Voltage dependence of the open probability of the TIM and TOM channels is modified by signal peptides. Current voltage curves are shown for a single TIM (A, C, E) and TOM (B, D, F) channel in the absence and presence of 50 μM yCOX-IV_1–13 in the bath as indicated. Note that the channels show a decrease in open probability (C, D) as well as rapid flickering (E, F) in the presence of signal peptide at positive but not negative potentials.
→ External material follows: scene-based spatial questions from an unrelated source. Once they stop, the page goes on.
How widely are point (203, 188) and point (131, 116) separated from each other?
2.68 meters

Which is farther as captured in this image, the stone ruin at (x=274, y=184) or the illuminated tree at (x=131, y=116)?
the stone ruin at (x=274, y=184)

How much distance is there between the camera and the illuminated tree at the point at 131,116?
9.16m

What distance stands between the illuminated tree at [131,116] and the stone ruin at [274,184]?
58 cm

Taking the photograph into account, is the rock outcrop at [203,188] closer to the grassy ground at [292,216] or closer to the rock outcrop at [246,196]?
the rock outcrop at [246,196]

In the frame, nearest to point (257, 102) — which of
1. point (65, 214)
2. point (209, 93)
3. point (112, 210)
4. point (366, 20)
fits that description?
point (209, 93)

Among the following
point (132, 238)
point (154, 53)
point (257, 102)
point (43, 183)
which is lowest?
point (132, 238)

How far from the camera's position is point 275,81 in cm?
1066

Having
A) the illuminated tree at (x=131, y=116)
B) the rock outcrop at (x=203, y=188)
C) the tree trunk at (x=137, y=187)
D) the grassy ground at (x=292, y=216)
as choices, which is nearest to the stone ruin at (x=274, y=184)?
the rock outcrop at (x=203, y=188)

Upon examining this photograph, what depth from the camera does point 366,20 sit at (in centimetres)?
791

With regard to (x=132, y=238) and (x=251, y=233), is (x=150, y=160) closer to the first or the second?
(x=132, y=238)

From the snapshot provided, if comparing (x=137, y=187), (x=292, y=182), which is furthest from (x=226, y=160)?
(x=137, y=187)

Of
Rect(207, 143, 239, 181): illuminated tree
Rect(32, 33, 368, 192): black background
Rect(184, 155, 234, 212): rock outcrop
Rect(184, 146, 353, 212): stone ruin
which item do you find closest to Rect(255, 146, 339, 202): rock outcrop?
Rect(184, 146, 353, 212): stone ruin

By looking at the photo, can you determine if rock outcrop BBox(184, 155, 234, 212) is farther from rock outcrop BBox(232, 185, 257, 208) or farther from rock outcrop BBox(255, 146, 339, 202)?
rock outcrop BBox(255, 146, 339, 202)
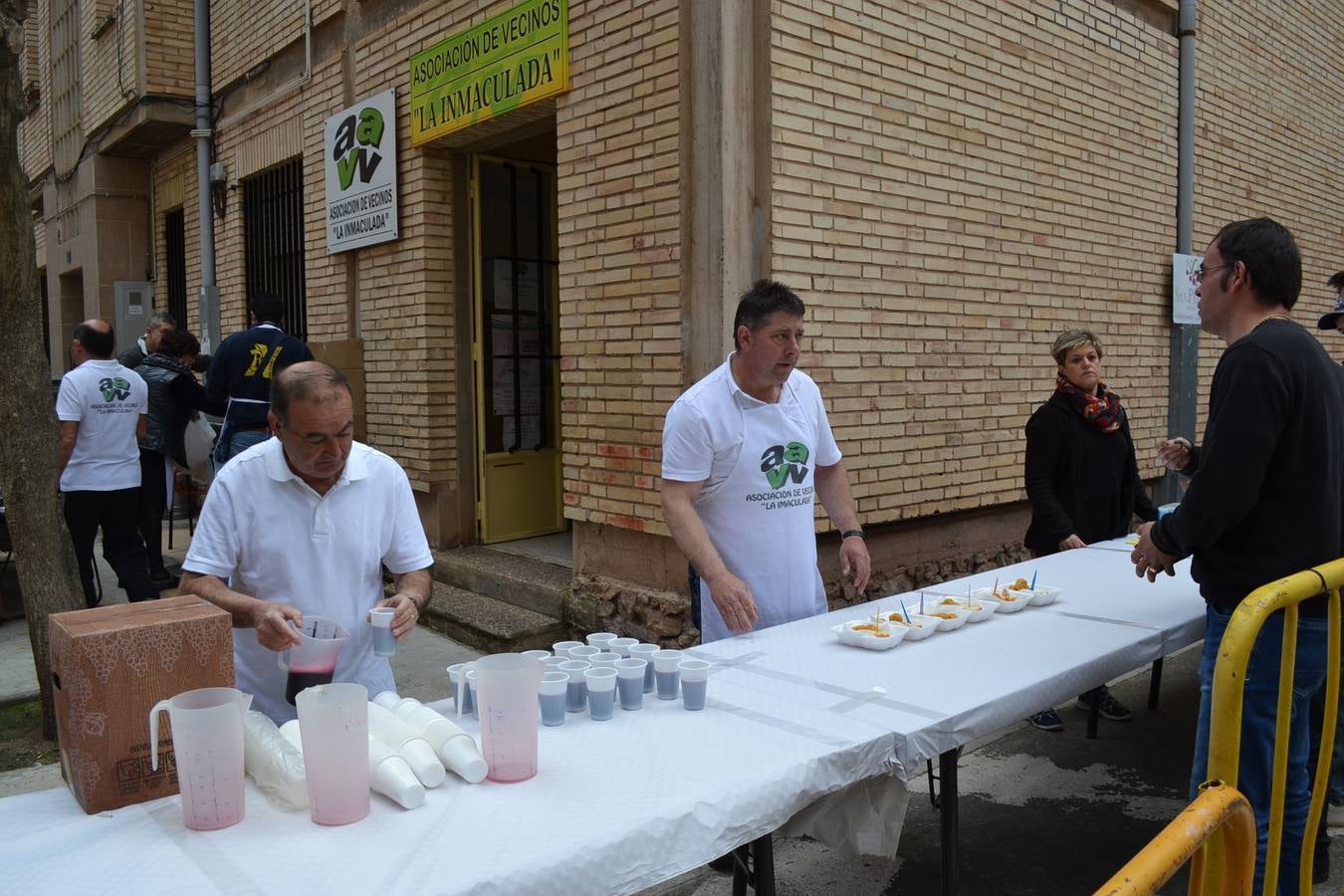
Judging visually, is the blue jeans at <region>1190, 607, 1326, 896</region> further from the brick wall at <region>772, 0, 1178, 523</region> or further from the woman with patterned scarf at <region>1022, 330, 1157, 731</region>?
the brick wall at <region>772, 0, 1178, 523</region>

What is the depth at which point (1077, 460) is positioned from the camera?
15.7ft

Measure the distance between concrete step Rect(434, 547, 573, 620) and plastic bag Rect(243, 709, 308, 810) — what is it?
4202mm

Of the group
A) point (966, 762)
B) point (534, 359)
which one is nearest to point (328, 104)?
point (534, 359)

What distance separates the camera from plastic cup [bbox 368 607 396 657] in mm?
2582

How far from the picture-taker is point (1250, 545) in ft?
9.50

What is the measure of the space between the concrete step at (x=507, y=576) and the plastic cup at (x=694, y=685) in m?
3.79

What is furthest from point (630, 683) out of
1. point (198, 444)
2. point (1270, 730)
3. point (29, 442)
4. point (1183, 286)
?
point (1183, 286)

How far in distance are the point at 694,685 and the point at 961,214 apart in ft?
16.1

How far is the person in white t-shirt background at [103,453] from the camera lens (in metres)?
6.27

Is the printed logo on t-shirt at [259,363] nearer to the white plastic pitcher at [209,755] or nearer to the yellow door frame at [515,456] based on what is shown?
the yellow door frame at [515,456]

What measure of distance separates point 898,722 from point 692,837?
2.30 ft

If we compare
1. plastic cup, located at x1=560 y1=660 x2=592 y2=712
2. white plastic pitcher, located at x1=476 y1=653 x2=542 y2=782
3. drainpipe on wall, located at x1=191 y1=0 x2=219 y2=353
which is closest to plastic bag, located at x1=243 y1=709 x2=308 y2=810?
white plastic pitcher, located at x1=476 y1=653 x2=542 y2=782

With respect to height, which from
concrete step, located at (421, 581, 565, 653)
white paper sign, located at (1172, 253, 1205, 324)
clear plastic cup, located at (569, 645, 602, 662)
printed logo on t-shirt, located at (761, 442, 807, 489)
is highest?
white paper sign, located at (1172, 253, 1205, 324)

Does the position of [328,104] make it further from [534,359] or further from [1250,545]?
[1250,545]
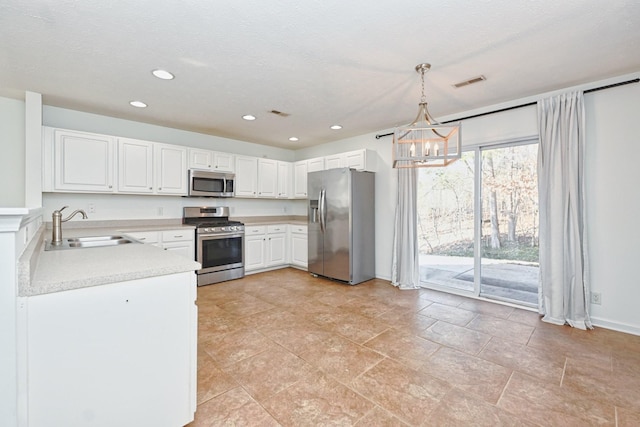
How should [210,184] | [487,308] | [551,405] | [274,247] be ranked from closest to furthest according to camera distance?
1. [551,405]
2. [487,308]
3. [210,184]
4. [274,247]

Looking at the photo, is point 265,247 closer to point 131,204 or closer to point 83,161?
point 131,204

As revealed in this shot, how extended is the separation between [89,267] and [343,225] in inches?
133

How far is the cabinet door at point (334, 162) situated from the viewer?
488 centimetres

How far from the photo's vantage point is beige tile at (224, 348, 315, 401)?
1955 mm

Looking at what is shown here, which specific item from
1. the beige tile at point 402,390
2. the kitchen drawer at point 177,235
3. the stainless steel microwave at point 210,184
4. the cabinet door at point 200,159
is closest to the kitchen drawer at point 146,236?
the kitchen drawer at point 177,235

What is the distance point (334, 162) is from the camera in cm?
496

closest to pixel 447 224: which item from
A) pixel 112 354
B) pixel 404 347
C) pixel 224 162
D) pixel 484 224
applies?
pixel 484 224

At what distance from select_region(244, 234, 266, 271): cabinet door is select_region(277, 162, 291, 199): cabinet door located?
973 millimetres

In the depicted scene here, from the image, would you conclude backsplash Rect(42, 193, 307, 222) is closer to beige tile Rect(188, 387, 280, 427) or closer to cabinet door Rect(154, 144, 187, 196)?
cabinet door Rect(154, 144, 187, 196)

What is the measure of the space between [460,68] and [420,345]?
247 centimetres

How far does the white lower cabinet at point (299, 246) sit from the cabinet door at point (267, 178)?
769 millimetres

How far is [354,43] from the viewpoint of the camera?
7.22 ft

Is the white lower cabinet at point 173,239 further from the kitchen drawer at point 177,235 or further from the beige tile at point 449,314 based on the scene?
the beige tile at point 449,314

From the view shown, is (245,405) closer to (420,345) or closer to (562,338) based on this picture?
(420,345)
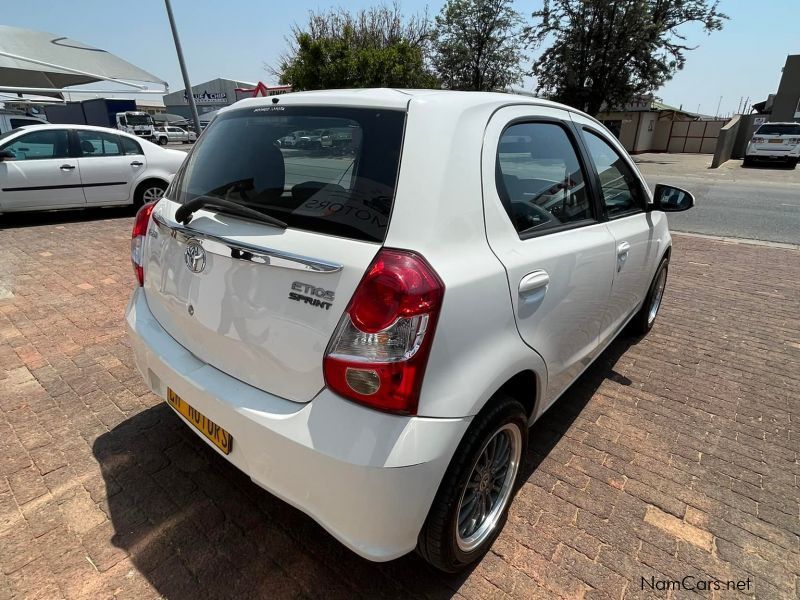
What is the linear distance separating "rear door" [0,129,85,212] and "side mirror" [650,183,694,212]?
8485 mm

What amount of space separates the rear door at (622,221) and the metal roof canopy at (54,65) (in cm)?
1651

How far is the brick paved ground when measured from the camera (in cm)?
187

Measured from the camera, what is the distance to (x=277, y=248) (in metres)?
1.58

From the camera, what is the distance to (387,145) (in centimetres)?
163

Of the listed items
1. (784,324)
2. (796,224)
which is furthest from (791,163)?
(784,324)

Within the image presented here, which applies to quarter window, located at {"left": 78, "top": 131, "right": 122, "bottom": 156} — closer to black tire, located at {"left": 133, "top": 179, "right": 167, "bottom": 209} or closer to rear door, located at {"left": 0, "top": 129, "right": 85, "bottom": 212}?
rear door, located at {"left": 0, "top": 129, "right": 85, "bottom": 212}

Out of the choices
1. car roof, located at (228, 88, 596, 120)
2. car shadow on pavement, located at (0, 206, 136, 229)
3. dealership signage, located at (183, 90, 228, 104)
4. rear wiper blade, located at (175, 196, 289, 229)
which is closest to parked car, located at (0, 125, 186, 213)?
car shadow on pavement, located at (0, 206, 136, 229)

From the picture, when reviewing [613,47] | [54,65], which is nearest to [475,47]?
[613,47]

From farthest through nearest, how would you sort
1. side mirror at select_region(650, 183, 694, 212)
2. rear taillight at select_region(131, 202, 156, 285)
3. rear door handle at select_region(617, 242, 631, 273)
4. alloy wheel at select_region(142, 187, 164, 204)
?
alloy wheel at select_region(142, 187, 164, 204), side mirror at select_region(650, 183, 694, 212), rear door handle at select_region(617, 242, 631, 273), rear taillight at select_region(131, 202, 156, 285)

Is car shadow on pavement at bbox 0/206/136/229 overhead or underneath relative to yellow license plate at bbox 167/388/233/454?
underneath

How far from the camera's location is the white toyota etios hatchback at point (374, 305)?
1426 mm

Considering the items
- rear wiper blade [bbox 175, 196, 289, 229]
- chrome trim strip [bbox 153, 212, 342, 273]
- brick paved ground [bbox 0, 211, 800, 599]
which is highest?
rear wiper blade [bbox 175, 196, 289, 229]

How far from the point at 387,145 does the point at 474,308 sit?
648mm

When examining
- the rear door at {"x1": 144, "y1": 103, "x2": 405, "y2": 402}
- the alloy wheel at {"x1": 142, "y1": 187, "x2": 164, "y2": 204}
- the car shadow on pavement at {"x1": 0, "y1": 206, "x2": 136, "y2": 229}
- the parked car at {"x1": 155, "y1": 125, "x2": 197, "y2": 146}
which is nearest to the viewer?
the rear door at {"x1": 144, "y1": 103, "x2": 405, "y2": 402}
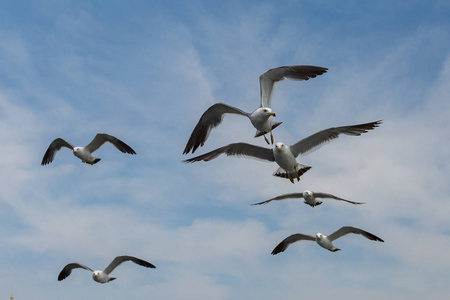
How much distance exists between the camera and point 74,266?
28766mm

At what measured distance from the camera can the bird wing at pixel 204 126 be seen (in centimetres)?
1706

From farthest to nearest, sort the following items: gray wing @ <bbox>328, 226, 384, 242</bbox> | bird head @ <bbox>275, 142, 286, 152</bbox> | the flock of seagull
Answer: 1. gray wing @ <bbox>328, 226, 384, 242</bbox>
2. bird head @ <bbox>275, 142, 286, 152</bbox>
3. the flock of seagull

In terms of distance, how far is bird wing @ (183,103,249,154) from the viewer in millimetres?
17062

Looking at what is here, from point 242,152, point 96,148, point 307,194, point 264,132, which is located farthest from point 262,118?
point 96,148

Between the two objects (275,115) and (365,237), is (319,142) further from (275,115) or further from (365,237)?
(365,237)

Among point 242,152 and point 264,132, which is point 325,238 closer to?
point 242,152

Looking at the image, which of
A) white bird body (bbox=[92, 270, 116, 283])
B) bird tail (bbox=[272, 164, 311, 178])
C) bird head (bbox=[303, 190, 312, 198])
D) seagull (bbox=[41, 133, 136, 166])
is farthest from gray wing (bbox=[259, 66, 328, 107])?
white bird body (bbox=[92, 270, 116, 283])

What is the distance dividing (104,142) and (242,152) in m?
9.84

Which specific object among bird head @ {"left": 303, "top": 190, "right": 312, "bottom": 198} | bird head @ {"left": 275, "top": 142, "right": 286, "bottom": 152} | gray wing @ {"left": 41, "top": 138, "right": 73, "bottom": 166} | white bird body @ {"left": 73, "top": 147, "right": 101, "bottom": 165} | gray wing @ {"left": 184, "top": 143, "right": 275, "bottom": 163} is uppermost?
gray wing @ {"left": 41, "top": 138, "right": 73, "bottom": 166}

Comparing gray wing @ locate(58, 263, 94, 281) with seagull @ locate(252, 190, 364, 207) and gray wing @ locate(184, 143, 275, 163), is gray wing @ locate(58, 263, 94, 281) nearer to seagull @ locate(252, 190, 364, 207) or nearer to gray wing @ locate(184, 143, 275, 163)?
seagull @ locate(252, 190, 364, 207)

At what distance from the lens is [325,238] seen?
24.4 meters

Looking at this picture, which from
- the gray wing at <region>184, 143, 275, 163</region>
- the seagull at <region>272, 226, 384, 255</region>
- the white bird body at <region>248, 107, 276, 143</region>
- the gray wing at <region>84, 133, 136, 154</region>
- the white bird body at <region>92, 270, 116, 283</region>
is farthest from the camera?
the white bird body at <region>92, 270, 116, 283</region>

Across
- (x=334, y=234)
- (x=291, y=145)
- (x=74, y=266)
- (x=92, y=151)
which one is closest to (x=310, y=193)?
(x=334, y=234)

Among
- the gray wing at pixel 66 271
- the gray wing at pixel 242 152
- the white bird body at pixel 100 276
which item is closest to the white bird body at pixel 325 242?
the gray wing at pixel 242 152
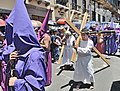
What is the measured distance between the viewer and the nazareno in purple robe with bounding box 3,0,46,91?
291 cm

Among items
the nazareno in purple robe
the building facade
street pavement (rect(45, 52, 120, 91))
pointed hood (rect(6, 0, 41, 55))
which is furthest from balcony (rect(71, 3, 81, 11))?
the nazareno in purple robe

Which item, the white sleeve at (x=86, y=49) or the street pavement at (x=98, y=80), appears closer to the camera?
the white sleeve at (x=86, y=49)

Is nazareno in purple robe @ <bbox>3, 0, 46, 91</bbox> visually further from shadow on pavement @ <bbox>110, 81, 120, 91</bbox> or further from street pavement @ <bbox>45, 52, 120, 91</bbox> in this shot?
shadow on pavement @ <bbox>110, 81, 120, 91</bbox>

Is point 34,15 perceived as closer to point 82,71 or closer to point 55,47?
point 55,47

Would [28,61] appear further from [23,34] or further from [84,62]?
[84,62]

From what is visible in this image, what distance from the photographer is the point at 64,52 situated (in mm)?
11172

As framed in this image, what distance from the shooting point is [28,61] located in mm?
2922

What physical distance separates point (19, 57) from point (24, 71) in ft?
0.53

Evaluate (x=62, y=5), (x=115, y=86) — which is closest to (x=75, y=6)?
(x=62, y=5)

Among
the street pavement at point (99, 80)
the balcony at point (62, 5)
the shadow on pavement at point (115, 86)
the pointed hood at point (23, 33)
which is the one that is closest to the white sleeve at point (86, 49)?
the street pavement at point (99, 80)

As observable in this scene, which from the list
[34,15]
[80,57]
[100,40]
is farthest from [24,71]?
[34,15]

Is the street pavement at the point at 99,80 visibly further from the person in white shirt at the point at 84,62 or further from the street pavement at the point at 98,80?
the person in white shirt at the point at 84,62

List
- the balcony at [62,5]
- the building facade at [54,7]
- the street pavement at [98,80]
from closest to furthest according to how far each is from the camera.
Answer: the street pavement at [98,80] → the building facade at [54,7] → the balcony at [62,5]

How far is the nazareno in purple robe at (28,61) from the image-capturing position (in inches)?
114
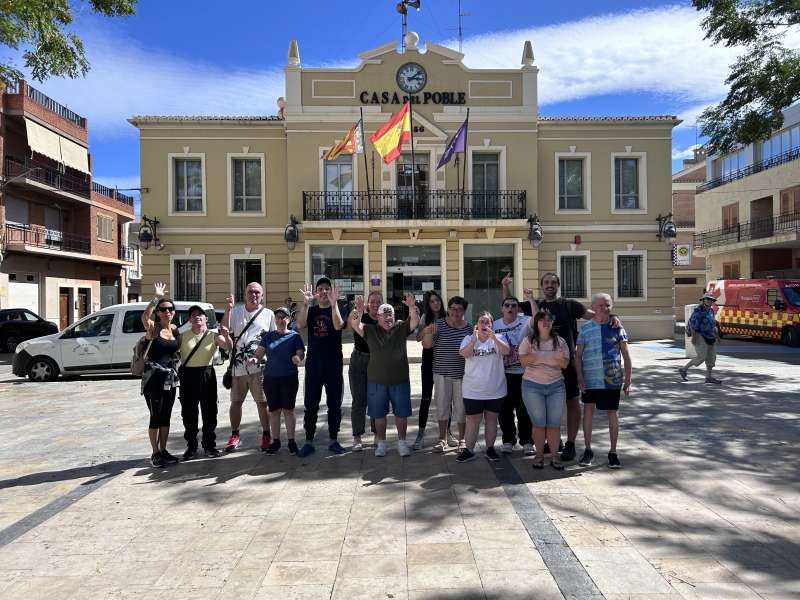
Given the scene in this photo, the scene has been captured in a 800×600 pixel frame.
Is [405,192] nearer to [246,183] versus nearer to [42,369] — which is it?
[246,183]

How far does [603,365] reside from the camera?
5414mm

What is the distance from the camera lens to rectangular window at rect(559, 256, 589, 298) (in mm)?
20344

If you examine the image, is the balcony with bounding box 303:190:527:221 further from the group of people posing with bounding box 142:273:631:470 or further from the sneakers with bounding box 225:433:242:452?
the sneakers with bounding box 225:433:242:452

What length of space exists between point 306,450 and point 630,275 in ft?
58.3

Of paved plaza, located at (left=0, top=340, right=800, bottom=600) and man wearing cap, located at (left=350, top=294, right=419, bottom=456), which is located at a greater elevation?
man wearing cap, located at (left=350, top=294, right=419, bottom=456)

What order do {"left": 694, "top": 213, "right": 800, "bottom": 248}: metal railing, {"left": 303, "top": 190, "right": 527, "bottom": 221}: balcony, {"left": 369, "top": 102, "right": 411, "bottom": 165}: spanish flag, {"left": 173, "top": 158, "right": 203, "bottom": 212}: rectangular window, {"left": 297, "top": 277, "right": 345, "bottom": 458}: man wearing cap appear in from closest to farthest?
{"left": 297, "top": 277, "right": 345, "bottom": 458}: man wearing cap, {"left": 369, "top": 102, "right": 411, "bottom": 165}: spanish flag, {"left": 303, "top": 190, "right": 527, "bottom": 221}: balcony, {"left": 173, "top": 158, "right": 203, "bottom": 212}: rectangular window, {"left": 694, "top": 213, "right": 800, "bottom": 248}: metal railing

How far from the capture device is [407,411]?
5859mm

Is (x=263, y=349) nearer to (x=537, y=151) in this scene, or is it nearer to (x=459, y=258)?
(x=459, y=258)

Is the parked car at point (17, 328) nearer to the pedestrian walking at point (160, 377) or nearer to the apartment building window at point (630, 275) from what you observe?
the pedestrian walking at point (160, 377)

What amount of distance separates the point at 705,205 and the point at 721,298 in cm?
1446

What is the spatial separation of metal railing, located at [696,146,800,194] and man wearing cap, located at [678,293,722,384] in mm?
22231

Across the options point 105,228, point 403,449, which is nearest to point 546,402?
point 403,449

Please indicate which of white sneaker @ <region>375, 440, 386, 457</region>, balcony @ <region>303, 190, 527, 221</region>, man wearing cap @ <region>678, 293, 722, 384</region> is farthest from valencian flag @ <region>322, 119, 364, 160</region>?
white sneaker @ <region>375, 440, 386, 457</region>

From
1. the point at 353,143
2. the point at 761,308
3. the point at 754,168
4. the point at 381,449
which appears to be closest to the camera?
the point at 381,449
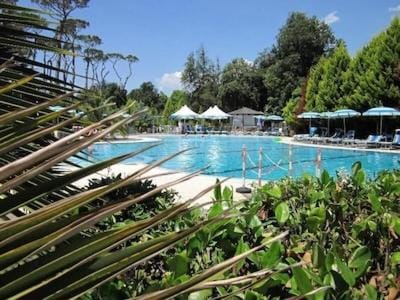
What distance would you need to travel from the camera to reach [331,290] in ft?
4.48

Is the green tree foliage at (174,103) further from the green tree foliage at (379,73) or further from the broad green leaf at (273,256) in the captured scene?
the broad green leaf at (273,256)

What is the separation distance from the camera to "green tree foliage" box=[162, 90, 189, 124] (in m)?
55.0

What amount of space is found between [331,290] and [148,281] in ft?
2.60

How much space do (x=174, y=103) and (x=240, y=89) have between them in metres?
9.01

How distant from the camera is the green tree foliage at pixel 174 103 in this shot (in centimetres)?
5498

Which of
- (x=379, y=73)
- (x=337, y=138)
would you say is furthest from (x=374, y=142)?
(x=379, y=73)

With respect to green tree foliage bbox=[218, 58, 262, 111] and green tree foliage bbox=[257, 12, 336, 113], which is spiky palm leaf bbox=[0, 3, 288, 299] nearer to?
green tree foliage bbox=[257, 12, 336, 113]

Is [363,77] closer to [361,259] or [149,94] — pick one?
[361,259]

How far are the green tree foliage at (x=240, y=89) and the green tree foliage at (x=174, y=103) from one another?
199 inches

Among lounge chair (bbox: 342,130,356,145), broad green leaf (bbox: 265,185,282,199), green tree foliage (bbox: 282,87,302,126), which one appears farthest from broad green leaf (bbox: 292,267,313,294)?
green tree foliage (bbox: 282,87,302,126)

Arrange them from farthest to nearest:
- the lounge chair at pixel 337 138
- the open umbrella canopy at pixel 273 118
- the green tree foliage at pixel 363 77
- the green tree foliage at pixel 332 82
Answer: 1. the open umbrella canopy at pixel 273 118
2. the green tree foliage at pixel 332 82
3. the lounge chair at pixel 337 138
4. the green tree foliage at pixel 363 77

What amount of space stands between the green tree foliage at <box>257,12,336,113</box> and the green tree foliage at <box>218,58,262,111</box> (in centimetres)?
172

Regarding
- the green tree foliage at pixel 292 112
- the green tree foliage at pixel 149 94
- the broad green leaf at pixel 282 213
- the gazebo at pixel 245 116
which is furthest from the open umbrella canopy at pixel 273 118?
the broad green leaf at pixel 282 213

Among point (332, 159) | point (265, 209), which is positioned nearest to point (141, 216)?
point (265, 209)
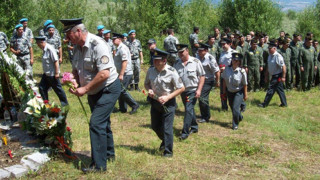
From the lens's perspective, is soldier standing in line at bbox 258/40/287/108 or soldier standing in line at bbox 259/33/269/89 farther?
soldier standing in line at bbox 259/33/269/89

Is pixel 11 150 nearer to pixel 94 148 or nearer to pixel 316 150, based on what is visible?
pixel 94 148

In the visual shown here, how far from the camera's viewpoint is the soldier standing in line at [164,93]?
18.3 feet

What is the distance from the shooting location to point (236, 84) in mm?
7855

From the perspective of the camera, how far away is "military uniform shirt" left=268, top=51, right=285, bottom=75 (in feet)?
31.5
Open probability voltage curves are shown for TIM (G) and TOM (H) in the absence (•) and presence (○) of yCOX-IV_1–13. Total amplitude histograms are shown for TIM (I) and TOM (J) channels in the absence (control) and presence of yCOX-IV_1–13 peptide at +40 mV.

FIGURE 8

Mutation in Tim23p distinguishes TIM from TOM channel activity. (A) Current traces of TIM and TOM channels are shown in the presence and absence of 50 μM yCOX-IV_1–13 and illustrate the decrease in peptide sensitivity of TIM but not TOM in the tim23.1 strain. (B) Histograms show the peptide sensitivity as indicated by flicker rate of the TIM channel is reduced; the TOM channel of this strain is identical to that of wild-type yeast. (C) Western blots show the cross-contamination of the preparations is low when probing with VDAC antisera for the outer membrane and ATP-IV antisera for the inner membrane.